Between me and the bull was the tree I had chosen to lean against. Maybe 14 inches diameter it gave me just enough cover to not be left out in the open. The bull I could see by leaning one way or another allowing my vision to clear the tree trunk. He was right there, just forty yards and slightly below. It was a shot I could make if things were perfect. Perfect position (bull broadside), perfect stance (standing), perfect shooting lane (no lean out). But the bull, who had now stopped, was frontal. I was on my knees, a shot not yet mastered. And I needed to lean my body out to clear the tree. I just couldn't risk it. My own self-respect wouldn't allow it.
The bull bugled again, this time quietly. "C'mon!" My mind screamed it. "Walk on!! Walk on!!!" It was definitely not good for me he was where he was.
He turned his body slightly, sniffed the duff covering the ground and laid down.
Not good. Not good. He was facing me head on in his day bed. It was definitely not good for me.
I was trapped. Seconds. Minutes. Quarter hour. My knees started first, letting me know this would become unsustainable. I was aware that under the leaves it was wet. Moisture wicked into the wool of my pants. It was cold.
The bull, he was head up. Without any sign of recognition or alarm he was looking through me. As long as I remained rigid and motionless, I was part of the landscape. Move a muscle and I was toast.
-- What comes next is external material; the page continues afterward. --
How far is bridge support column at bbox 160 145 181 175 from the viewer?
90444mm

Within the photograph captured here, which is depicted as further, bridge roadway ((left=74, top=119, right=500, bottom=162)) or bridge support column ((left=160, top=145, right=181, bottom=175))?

The bull started to relax. He even seemed ready to sleep but bugles everywhere kept him responding time to time. The back of my knees started next, the pressure of my crouch putting compression weight on the soft tissue there. Nothing tells you your age like a knee crouch.
Then it was my lower back, the job it had asking it to remain still and supportive new and unusual. A back is at its best as a flexing, modulating unit that is part of a larger modulating machine. A back was never meant to be motionless for long. Incredibly strong in motion, it was never meant to be a motionless beam.
I think it was my mind that gave out first though.
As soon as I allowed the thought I could move, just a little, to present itself into my consciousness, the rest of me fell like dominoes. I leaned out. I moved a leg, just a little. If I could get so the tree was not a factor maybe I could make a shot when he stood. The plan, such as it was ill-considered and impatient, was I would let him see me move when I was ready, then draw as he stood up, sending an arrow into his broadside as he turned and ran.
So far so good. I moved my other leg, bringing my body a little out from the tree. The bull saw the change, but could not define it. He now was not looking through me. He was looking at me. I froze. Time again became the enemy. My knee pain again eroding my resolve.
The bull turned his head. I moved a bit more, almost ready to stand. But I misjudged an undulates amazing peripheral vision. The bull was locked on now, alarmed, up and gone in the time it takes to read this sentence.